Category: my old wedding

On my third wedding party

A Spring Wedding: At home

Back where we lived in Los Angeles, we held a backyard reception for our dear LA people.  A friend did the flowers.  A friend made the delicious cake.  Another made the most amazing handmade chocolates for our joking under-the-sea theme complete with starfish and a treasure chest–a work of art and delicious!  We got sushi from our favorite sushi place and vegetarian Indian from the great place around the corner.  As always, there was too much food.  The backyard was beautiful, my mother’s tenant had hung white lights in the trees.  We said our own vows.  I wore a blue dress I had worn to my brother’s wedding.  It was a lovely event, but somehow between the fall and the spring I had lost faith in our relationship.

Photo via Apartment Therapy

Photo via Apartment Therapy

On my second wedding party

We had a celebratory wedding dinner with my extended family in Virginia in my stepfather’s family’s lake house.  This meant so much to me to celebrate with them, and we did it close to a holiday so everyone would be in town.  This was the most traditionally weddingy of the weddings: I got to rent chairs and tablecloths, work with a caterer, and order a cake!  My stepfather had plenty of folding tables, and for table decorations we had candles next to bowls of clementines, which I associate with happiness and one Christmas in Paris.  It was very, very budget and very homey and elegant, all at once. 

One thing that I really enjoyed was the favors.  I ordered these chocolate mice wedding favors because we spent summer at our log cabin near there and the cabin had many mice.  We use to sing this song as children: “Love them little mousies, them mousies I love to eat/Bite their little heads off, nibble their tiny feet.” So I got these delicious chocolate mice with adorable silk tails so we could do just that.  Except they didn’t arrive in time for the dinner (blizzard).  One of my clearest memories from this wedding is sitting around with my family the day after eating lots of chocolate mice.L.A.Burdick choclate mouse

On my first wedding party

A Fall Wedding:  It’s legal (and vintage and urban and modern…)

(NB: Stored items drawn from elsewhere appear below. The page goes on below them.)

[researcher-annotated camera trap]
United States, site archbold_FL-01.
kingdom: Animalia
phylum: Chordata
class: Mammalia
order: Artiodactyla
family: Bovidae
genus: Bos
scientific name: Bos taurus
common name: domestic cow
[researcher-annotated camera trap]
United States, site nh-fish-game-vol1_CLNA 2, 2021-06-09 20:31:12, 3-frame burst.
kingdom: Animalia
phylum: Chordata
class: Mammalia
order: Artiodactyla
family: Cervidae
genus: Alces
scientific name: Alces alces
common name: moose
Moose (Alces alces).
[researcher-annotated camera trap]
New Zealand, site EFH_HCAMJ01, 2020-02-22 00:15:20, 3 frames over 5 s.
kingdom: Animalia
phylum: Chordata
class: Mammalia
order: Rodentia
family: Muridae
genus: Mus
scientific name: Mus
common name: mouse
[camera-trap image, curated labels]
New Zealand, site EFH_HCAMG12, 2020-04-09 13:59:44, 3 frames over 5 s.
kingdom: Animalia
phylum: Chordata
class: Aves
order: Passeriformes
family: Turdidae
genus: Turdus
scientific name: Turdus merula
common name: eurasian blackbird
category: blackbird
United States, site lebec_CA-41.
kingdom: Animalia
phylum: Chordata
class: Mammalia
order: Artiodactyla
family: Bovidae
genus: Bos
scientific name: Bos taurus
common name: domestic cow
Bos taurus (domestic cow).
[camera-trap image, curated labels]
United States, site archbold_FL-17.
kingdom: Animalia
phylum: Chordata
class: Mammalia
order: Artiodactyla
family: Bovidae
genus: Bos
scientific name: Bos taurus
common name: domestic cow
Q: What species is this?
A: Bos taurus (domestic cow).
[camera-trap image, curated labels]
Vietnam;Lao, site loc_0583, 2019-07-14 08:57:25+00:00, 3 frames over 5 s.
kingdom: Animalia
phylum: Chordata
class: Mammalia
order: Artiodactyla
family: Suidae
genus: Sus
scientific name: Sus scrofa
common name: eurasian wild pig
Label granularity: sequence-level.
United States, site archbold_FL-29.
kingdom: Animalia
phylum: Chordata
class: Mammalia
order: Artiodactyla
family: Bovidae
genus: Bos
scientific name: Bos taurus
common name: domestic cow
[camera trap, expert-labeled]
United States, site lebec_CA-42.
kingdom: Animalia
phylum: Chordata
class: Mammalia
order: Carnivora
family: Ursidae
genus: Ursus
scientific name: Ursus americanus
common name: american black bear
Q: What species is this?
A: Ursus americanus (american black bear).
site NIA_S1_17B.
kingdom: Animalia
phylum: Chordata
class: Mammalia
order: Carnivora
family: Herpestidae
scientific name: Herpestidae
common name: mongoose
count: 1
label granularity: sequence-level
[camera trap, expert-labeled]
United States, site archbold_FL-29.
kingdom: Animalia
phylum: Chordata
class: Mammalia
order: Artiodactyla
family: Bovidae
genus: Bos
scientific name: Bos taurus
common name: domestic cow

One my favorite books is called Happy All the Time, by Laurie Colwin.  When I started dating my ex, I found out that it was one of his favorite books, too.  We read it out loud to each other the first year we dated.  In it, the main couple goes to city hall in NYC to get married and then afterwards to Chinatown for a meal.  As an homage to this book, but also because my dear ex was rather traditional wedding-opposed, this seemed like an appropriate and low-key way to get married.  We did this in NY also because it is where his family and friends are based, as well as some of my dearest and oldest as well.  I wore a $20 white silk dress that I found in a local LA boutique (marked down because of a broken zipper) and a vintage fake fur coat with a beautiful lining I picked up at a yard sale.  We got married at city hall and then walked to Chinatown afterwards and had a wedding banquet.  I was enamored of those classic French photographs where the wedding party walks through the street after the ceremony; I had that photograph.  After the dinner, we had a huge party in my ex’s parents’ loft.  It was chic, it was personal, there was toasts; I believe there was also dancing.Le Ruban de la Mariee par Robert Doisneau

On my three wedding parties

I thought that I would describe my three wedding parties, because they are examples of how I embraced the indie, budget, modern wedding in ways that were meaningful to me. 

I found the suite of invitations, very simple off-white cards with drawing of a cake on them, at a stationary store that was going out of business.  I bought all of them for around $70.  We wrote the text for the invitations ourselves and printed them up on my ex’s work printer.  Because they were a bit monochromatic, I used a set of watercolors I had to hand-paint each of the three-layer cakes.  This was a bit time consuming, but fun.  Every guest was invited to all three parties: they could attend as many or few as they wanted.

A new wedding

Reading all the lovely wedding blogs and magazines, here is what I have realized: I have already had the indie wedding, the budget wedding, the city hall wedding, the vintage inspired wedding, the backyard wedding, the small family wedding, and the urban loft wedding.  And, to be clear, I have only been married once, not seven times.  Here’s what happened: my ex and I had the brilliant idea to have 3 geographically distinct wedding parties.  Instead of everyone having to come to us, we would come to them.  On one hand, it was great to have so many different types of events.  Each was a reflection of some aspect of us, and they were quite lovely. 

On the other hand, to come back to my fundamental question: since I have already experienced quite a few sorts of weddings, how will my future (still quite) imaginary wedding be different?